### Vorliegender Textauszug
___

3. Bei dem auf § 101 BetrVG gestützten Antrag des Betriebsrats handelt es sich um einen Leistungsantrag, für den kein besonderes Rechtsschutzinteresse erforderlich ist (Senatsbeschluß vom 20. November 1990 - 1 ABR 87/89 - zur Veröffentlichung in der Fachpresse vorgesehen). Dieses folgt allein daraus, daß der Arbeitgeber dem Verlangen des Betriebsrats, die Arbeitnehmerin H. in die Gehaltsgruppe K IV umzugruppieren, bislang nicht nachgekommen ist.

II. Der Antrag ist nicht begründet. Zu Recht hat das Landesarbeitsgericht angenommen, der Betriebsrat könne nicht die Umgruppierung der Arbeitnehmerin H. in die Gehaltsgruppe K IV verlangen.

1. Nach § 101 Satz 1 BetrVG kann der Betriebsrat, wenn der Arbeitgeber eine personelle Maßnahme im Sinne des § 99 Abs. 1 Satz 1 BetrVG ohne Zustimmung des Betriebsrats durchführt, beim Arbeitsgericht beantragen, dem Arbeitgeber aufzugeben, die personelle Maßnahme aufzuheben.

___

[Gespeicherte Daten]
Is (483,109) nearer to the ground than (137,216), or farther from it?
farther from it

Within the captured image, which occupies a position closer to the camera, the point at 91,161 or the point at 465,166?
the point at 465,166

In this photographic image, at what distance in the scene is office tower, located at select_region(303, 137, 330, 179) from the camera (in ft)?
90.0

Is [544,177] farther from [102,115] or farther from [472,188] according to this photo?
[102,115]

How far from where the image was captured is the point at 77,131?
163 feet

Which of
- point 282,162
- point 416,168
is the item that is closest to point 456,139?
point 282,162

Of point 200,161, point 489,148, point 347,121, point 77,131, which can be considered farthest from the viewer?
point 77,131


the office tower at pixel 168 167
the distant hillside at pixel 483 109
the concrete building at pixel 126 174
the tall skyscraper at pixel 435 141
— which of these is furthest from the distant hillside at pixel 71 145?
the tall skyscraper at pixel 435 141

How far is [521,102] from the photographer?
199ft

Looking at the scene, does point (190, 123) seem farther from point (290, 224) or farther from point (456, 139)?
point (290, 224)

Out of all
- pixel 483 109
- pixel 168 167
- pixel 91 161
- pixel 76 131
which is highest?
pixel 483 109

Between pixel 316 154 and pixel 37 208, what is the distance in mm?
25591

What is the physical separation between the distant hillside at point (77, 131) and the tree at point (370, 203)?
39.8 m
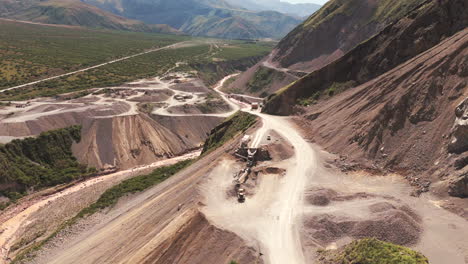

___

### Aufgabe
Schreiben Sie den Textauszug zum Antrag des Betriebsrats nach § 101 BetrVG vollständig und wortgetreu ab. Die Liste wird hier nicht benötigt.

### Lösung
3. Bei dem auf § 101 BetrVG gestützten Antrag des Betriebsrats handelt es sich um einen Leistungsantrag, für den kein besonderes Rechtsschutzinteresse erforderlich ist (Senatsbeschluß vom 20. November 1990 - 1 ABR 87/89 - zur Veröffentlichung in der Fachpresse vorgesehen). Dieses folgt allein daraus, daß der Arbeitgeber dem Verlangen des Betriebsrats, die Arbeitnehmerin H. in die Gehaltsgruppe K IV umzugruppieren, bislang nicht nachgekommen ist.

II. Der Antrag ist nicht begründet. Zu Recht hat das Landesarbeitsgericht angenommen, der Betriebsrat könne nicht die Umgruppierung der Arbeitnehmerin H. in die Gehaltsgruppe K IV verlangen.

1. Nach § 101 Satz 1 BetrVG kann der Betriebsrat, wenn der Arbeitgeber eine personelle Maßnahme im Sinne des § 99 Abs. 1 Satz 1 BetrVG ohne Zustimmung des Betriebsrats durchführt, beim Arbeitsgericht beantragen, dem Arbeitgeber aufzugeben, die personelle Maßnahme aufzuheben.